### ASSIGNMENT:
Your reply should reproduce each line below exactly and carry none of the pictures.

### GIVEN MATERIAL:
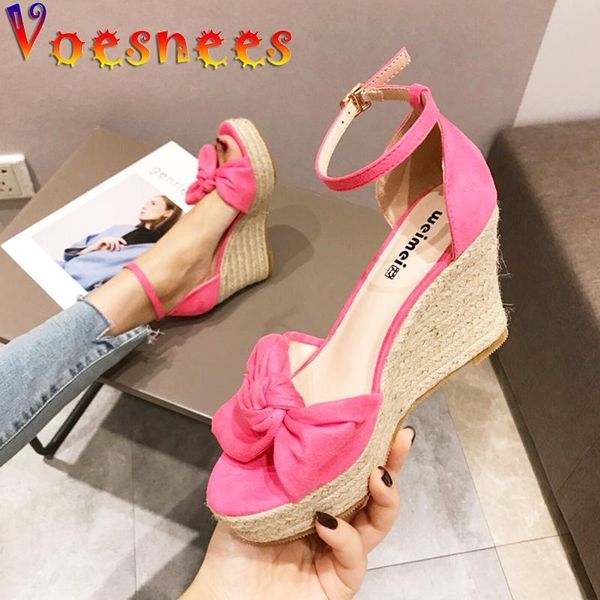 sandals voesnees wedge women's thick bottom summer butterfly-knot all-match waterproof platform high-heeled shoes women l4lg, Black
sandals voesnees wedge women's thick bottom summer butterfly-knot all-match waterproof platform high-heeled shoes women l4lg, Black
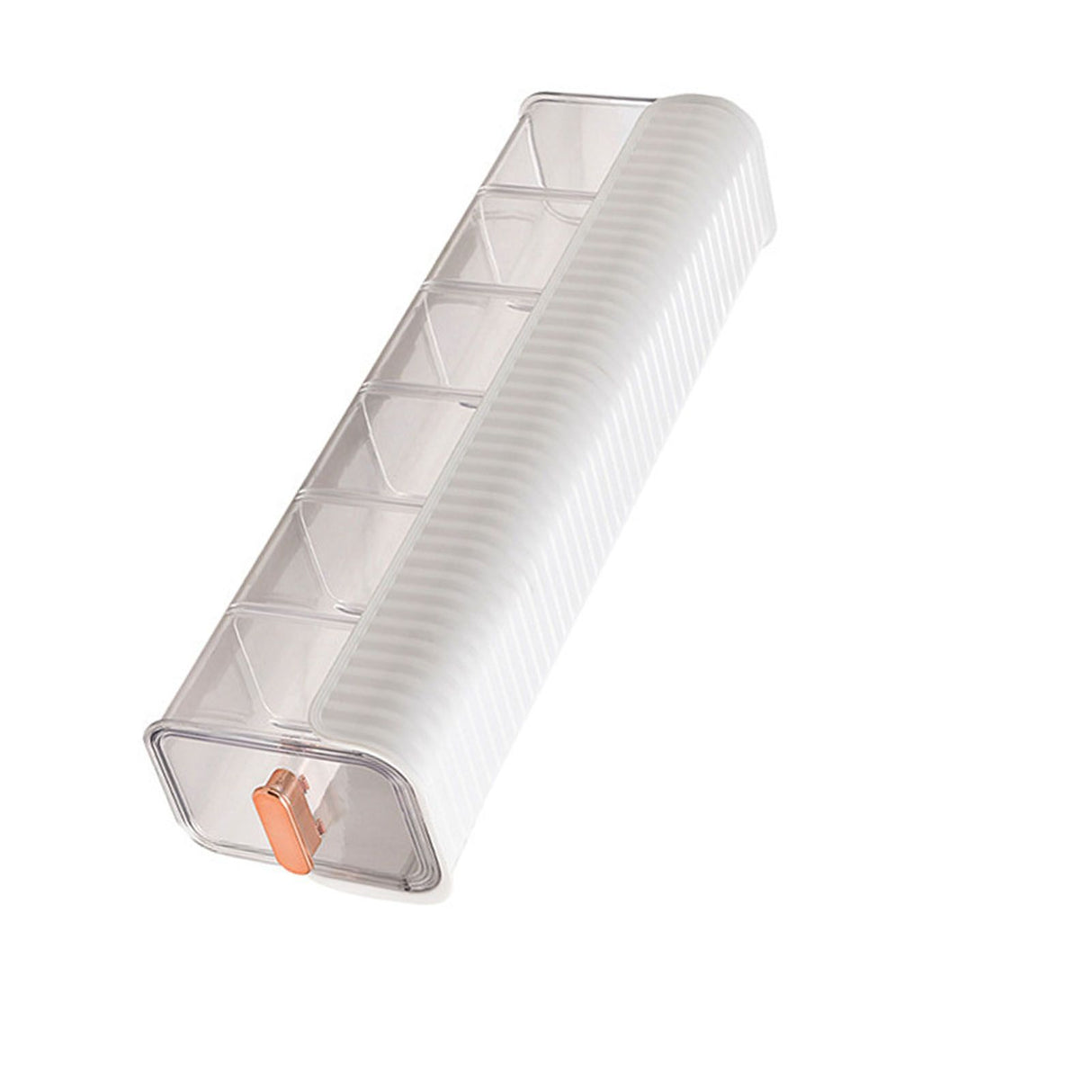 Wall Underwear Organizer Detachable Dustproof Moistureproof Wall Mount Drawer Organizer for Bedroom Home White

### EXERCISE SOLUTION:
 sandals voesnees wedge women's thick bottom summer butterfly-knot all-match waterproof platform high-heeled shoes women l4lg, Black
sandals voesnees wedge women's thick bottom summer butterfly-knot all-match waterproof platform high-heeled shoes women l4lg, Black
 Wall Underwear Organizer Detachable Dustproof Moistureproof Wall Mount Drawer Organizer for Bedroom Home White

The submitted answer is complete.